Whether Putin can fulfill his latest campaign pledges remains to be seen, however.
Social discontent on the horizon?
Looking to the present and future, analysts and economists say Russia has both exceeded expectations and failed to meet others. "Russia's macro-economy has displayed remarkable resilience over the past four years despite considerable negative headwinds," Daragh McDowell, principle Russia analyst at Verisk Maplecroft, told CNBC in emailed comments this week.

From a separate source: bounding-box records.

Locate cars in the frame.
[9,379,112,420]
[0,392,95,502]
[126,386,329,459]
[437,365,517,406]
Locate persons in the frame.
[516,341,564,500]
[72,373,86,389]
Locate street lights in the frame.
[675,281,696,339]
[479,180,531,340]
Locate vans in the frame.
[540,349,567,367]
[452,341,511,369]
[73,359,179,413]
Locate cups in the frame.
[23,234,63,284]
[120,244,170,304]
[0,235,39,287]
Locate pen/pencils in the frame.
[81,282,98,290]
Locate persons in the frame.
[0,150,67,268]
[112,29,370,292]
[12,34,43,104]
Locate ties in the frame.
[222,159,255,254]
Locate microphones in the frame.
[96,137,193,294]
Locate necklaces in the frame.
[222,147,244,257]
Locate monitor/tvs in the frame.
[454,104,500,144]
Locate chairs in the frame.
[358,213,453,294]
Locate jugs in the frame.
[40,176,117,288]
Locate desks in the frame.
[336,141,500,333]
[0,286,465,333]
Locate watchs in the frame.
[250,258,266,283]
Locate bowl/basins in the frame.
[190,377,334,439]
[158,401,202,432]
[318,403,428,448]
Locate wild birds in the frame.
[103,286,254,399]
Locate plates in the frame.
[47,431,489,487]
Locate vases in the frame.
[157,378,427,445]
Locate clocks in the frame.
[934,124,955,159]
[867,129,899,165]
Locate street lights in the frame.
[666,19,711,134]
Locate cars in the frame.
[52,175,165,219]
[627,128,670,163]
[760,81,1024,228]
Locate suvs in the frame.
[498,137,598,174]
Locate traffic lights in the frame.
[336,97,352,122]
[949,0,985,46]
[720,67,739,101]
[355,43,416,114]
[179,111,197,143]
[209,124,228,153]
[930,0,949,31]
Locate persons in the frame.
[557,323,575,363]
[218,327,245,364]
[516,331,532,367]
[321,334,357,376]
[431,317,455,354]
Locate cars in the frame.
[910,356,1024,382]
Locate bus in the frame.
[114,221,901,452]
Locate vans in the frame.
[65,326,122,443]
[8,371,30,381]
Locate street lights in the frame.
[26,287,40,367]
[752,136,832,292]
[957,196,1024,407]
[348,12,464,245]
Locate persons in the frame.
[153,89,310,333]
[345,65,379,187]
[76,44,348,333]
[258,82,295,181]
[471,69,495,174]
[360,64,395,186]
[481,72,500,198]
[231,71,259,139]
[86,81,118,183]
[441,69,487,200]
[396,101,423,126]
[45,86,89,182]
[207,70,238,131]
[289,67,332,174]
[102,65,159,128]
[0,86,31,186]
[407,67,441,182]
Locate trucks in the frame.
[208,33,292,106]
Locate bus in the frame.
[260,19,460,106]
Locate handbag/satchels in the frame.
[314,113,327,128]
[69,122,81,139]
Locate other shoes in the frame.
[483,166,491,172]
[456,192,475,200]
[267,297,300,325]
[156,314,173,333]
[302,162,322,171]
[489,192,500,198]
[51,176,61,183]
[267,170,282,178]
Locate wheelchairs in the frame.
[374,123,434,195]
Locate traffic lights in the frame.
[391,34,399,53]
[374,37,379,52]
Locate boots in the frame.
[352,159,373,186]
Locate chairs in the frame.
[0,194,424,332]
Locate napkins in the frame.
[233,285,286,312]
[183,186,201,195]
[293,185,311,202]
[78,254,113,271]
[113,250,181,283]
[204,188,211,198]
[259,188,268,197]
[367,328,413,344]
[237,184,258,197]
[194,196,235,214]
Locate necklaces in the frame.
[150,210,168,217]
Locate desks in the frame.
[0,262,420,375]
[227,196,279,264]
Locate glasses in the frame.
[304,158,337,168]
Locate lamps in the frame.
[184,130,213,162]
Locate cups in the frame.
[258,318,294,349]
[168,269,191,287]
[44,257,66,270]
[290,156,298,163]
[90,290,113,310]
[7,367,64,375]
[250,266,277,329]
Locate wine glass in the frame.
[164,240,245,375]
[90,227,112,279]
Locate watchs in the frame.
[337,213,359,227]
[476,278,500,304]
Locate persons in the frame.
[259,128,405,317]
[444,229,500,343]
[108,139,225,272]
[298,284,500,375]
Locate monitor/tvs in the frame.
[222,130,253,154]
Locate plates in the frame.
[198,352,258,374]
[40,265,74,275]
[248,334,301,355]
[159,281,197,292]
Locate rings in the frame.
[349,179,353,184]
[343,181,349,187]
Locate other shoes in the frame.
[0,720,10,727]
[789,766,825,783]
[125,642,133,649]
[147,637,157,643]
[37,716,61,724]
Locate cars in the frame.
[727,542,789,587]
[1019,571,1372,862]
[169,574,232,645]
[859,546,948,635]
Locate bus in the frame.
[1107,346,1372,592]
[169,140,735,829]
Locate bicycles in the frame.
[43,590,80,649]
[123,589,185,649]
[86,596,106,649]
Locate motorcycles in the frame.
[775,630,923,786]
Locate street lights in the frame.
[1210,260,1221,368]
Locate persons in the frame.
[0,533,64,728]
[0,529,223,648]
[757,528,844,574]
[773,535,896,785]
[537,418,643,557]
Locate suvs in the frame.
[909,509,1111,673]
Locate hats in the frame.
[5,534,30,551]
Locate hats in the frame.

"In particular, the central bank has apparently successfully tackled high rates of inflation, which should help drive consumption-led growth into the future."
McDowell noted that rising oil prices (benchmark Brent crude is currently fetching just below $79 a barrel) will give the Treasury of Russia a windfall.
"The breakeven oil price for the current federal budget is believed to be below $60, meaning that if current prices hold Moscow can expect a significant fiscal windfall. Even if oil prices dip below the $60 mark, Russian bonds are now investment grade and there is no imminent risk of a fiscal crisis," he said.
Nonetheless, McDowell said that there was a high probability that the Kremlin would "once again fail to use economic recovery and benign economic conditions to enact long-delayed reforms and shifting away from hydrocarbon dependency."
Perhaps the biggest survivor of Russia's economic crisis and political isolation has been President Putin himself. With little-to-no competition from rival candidates, Putin was re-elected for a fourth term in March. Ahead of the election, he gave a "state of the nation" address in which he vowed to improve the quality of life of millions of Russians by boosting welfare spending, creating jobs and improving regional infrastructure, from roads to hospitals and affordable housing.
How he will pay for those things is another matter. Liza Ermolenko, an economist at Barclays Capital, agreed that the re-election of Putin had prompted attention to shift to "what the government's priorities in economic policy will be" and how they will be funded.
"The president has promised an ambitious increase in spending on healthcare and infrastructure (equivalent to $162 billion or close to 2 percent of gross domestic product per year over the next six years). But it remains unclear how this can be financed," Ermolenko said in emailed comments to CNBC.
"A pension reform, including an increase in the pension age, seems closer than ever. And there remains a distinct possibility of an increase in the (sales tax) VAT rate," she said, a policy unlikely to be popular in Russia.
Predicting that growth would remain "mediocre," in the region of 1.5 to 3 percent GDP per annum over the next three to five years, Verisk Maplecroft's McDowell said rumblings of discontent would not be far away.
"In the context of several years of declining wages, and major gaps in economic developments between the regions, this is an insufficient level of growth to stave-off social discontent," he said.